O Brasil tem avançado a passos largos em 2023 nos mais diversos campos. Segurança alimentar, política externa, transição energética, indicadores macroeconômicos e várias outras frentes foram abertas para fazer o país avançar sobre os recuos experimentados nos últimos anos. Em um setor, entretanto, permanece um descompasso político-programático. Falo aqui da economia digital. Trata-se do campo da economia no qual empresas se valem essencialmente de dados pessoais, publicidade programada e da atenção do usuário para gerar mercados sustentados por tecnologias digitais, ao mesmo tempo em que modelos de negócio disruptivos levam os usuários a migrar suas vidas social, política e financeira para dentro de um smartphone.

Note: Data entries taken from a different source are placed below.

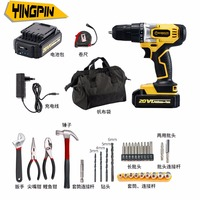 Electric Screwdriver Cordless Drill Impact Drill Power Driver 20 Volt Max Lithium Ion Battery 13mm 2 Speed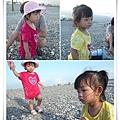 20110605-撿石頭02.jpg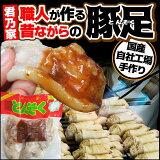 日本一の君乃家豚足1パック(半割が2個入っております)美味しい酢味噌付き!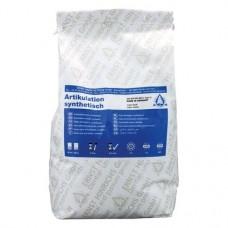 Artikulationsgips - synthetisch Beutel 5 kg Artikulationsgips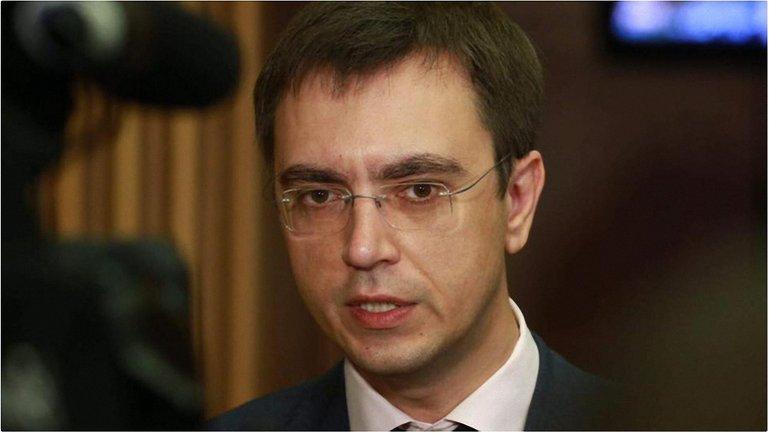 Министр владеет большим количеством недвижимости в Киеве и Львове - фото 1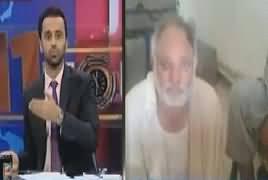 11th Hour (Pakistan Ka Asali Chehra) - 6th April 2017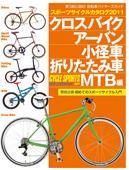 スポーツサイクルカタログ2011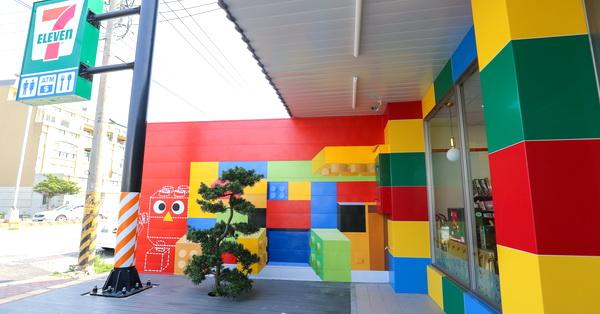 台中清水|全台首家樂高積木主題的統一超商7-11,顏色繽紛又討喜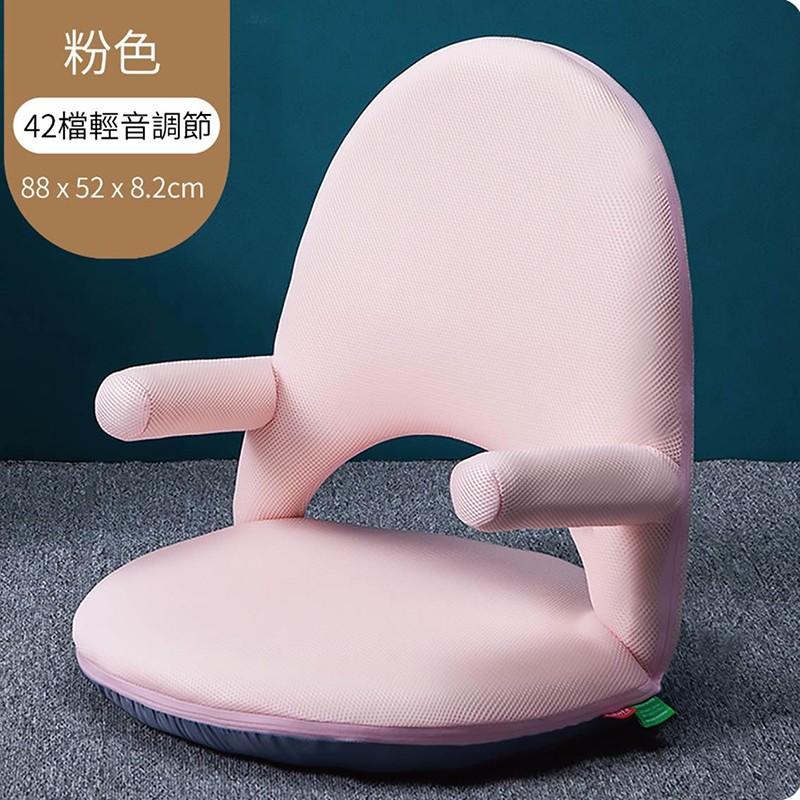 舒適可調節角度圓款扶手梳化椅 - 粉紅色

Estamos em uma época de plataformas digitais, processos industriais impulsionados por internet das coisas e big data, um sistema monetário desafiado por blockchain e criptomoedas, música e vídeo se concentrando no mundo do streaming, 5G conectando tudo a altas velocidades e a monetização de dados pessoais como nova febre do mercado financeiro. Em paralelo, a inteligência artificial colocando a democracia em risco.

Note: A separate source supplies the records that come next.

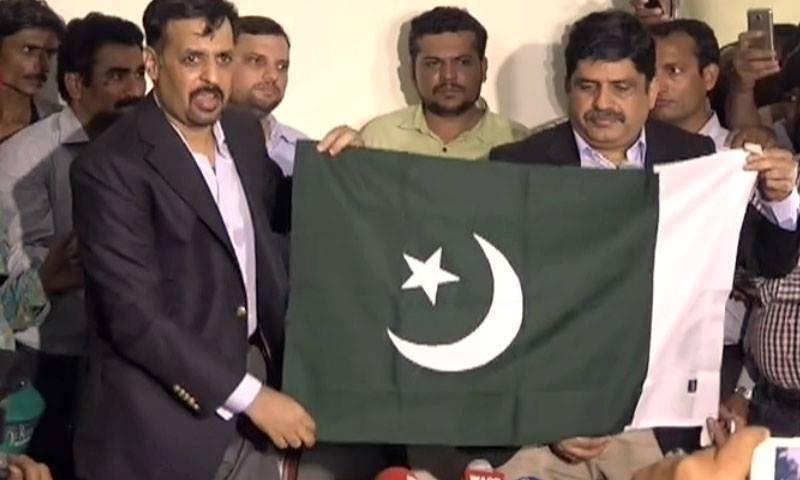 Former Karachi mayor Mustafa Kamal announces new political party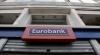 Ο Γ. Ανδριτσάνος ορίστηκε Επικεφαλής Εσωτερικού Ελέγχου της Eurobank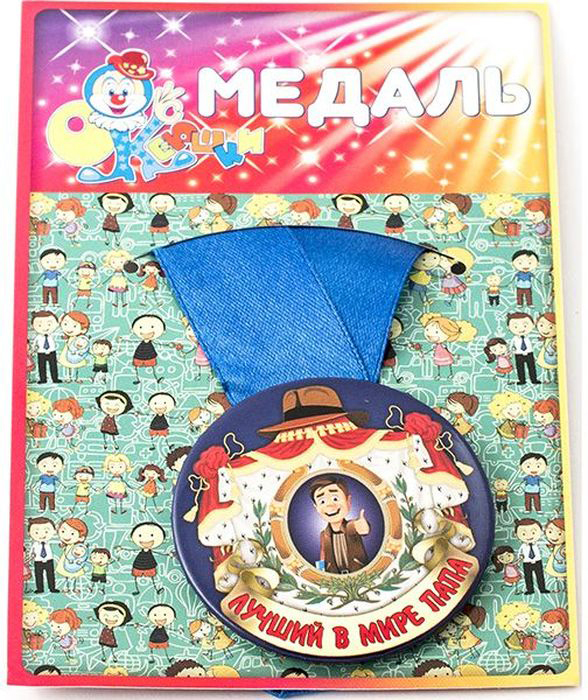 Медаль сувенирная Эврика Лучший в мире папа. 97137 медаль эврика лучшая в мире бабушка 97182
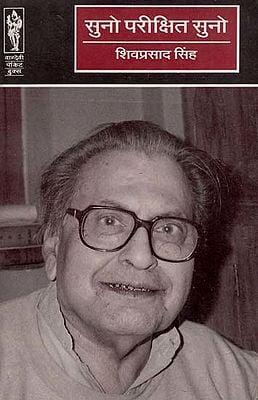 सुनो परीक्षित सुनो - Suno Parikshit Suno (Short Stories)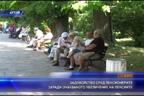 Задоволство сред пенсионерите заради очакваното увеличение на пенсиите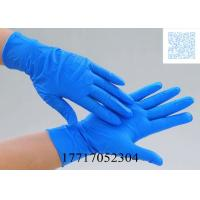 Buy cheap Protective Safety Medical Nitrile Gloves Protective Safety Gloves Rhombic Surface from wholesalers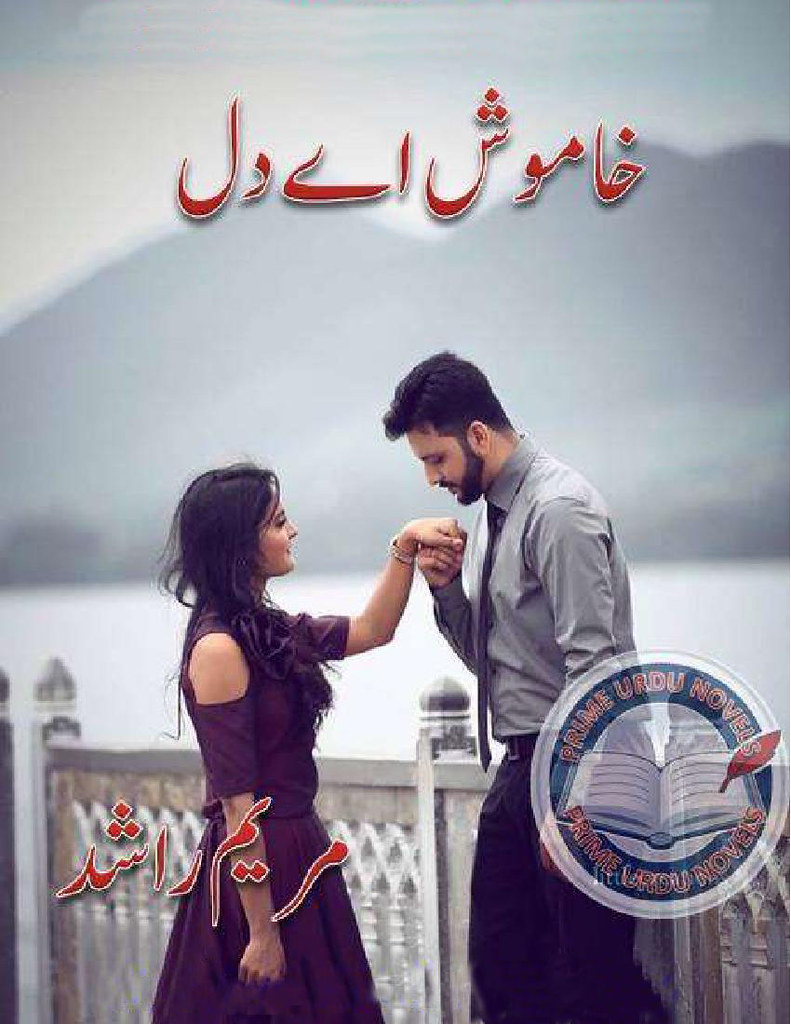 Khamosh Aey Dil Complete Novel By Maryam Rashid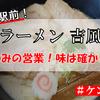 【伊勢市】駅前ラーメン!「吉風」に行ってきた!(鶏豚骨ラーメン/醤油ラーメン/絶品チャーシュー)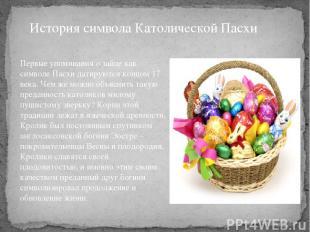 История символа Католической Пасхи Первые упоминания о зайце как символе Пасхи д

Esse é um cenário que indica a necessidade de se repensar a ideia hoje usual de transformação digital à luz do conceito mais amplo de economia digital, visto que, no geral, aquela tende a limitar-se à adoção de novas tecnologias no setor produtivo e a digitalização de processos. Estamos falando da indústria 4.0 em seu conceito mais estrito, onde hardware e software são fundamentais, mas acabam se tornando ferramentas apenas para o aumento de produtividade e não um mercado em si mesmo. Um conceito importante, que abriga questões fundamentais como a internet das coisas, big data, impressão 3D, robôs industriais e outros tantos instrumentos que colocam empresas em um novo patamar de desenvolvimento.
Além da transformação
Logo, legítima e fundamental por si, a transformação digital é uma condição necessária, mas, como argumento aqui, não suficiente para fazer do digital a marca distintiva de uma nova economia, cujos contornos já podem ser vistos, com maior ou menor clareza, em diversos países do mundo.

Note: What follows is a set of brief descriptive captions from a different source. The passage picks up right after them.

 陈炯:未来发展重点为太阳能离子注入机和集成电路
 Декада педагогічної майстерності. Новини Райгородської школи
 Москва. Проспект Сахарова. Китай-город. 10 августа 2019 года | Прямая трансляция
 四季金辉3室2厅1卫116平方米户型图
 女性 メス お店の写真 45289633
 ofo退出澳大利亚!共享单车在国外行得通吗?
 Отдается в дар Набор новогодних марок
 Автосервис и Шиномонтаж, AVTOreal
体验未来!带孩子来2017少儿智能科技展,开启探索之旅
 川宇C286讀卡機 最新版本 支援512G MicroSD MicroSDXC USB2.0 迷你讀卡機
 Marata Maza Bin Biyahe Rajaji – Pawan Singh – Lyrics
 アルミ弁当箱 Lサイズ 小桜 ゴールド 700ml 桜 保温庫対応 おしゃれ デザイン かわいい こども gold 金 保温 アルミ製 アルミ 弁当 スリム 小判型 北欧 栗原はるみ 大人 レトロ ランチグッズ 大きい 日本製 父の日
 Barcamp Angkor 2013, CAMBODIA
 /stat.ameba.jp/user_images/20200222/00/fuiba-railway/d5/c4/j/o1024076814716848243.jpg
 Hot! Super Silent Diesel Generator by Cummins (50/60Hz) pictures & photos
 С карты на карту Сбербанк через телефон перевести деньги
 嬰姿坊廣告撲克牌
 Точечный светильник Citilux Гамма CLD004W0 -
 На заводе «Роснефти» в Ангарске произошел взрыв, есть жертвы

O que nos traz, então, a uma pergunta fundamental: se podemos, e devemos, digitalizar as empresas que ainda são analógicas, o que fazer para impulsionar aquelas que já nasceram digitais?
Para quem gosta de números é mais fácil perceber o porquê de o Brasil precisar avançar no estabelecimento de um ecossistema digital próprio, que alavanque a evolução de nossa economia digital. Em 2022, somente o PIB da publicidade digital (R$ 32,4 bilhões), do comércio eletrônico (R$ 262,7 bilhões), de software, serviços de TI e telecomunicações (653,7 bilhões) e de serviços de nuvem (R$ 32,5 bilhões) totalizou R$ 981,3 bilhões, cerca de 10% do PIB total do Brasil, percentual pouco menor do que as receitas do setor industrial nacional. Em compensação, este montante representa 1,8% do mercado global, calculado pela e-Marketer em USD 10,7 trilhões.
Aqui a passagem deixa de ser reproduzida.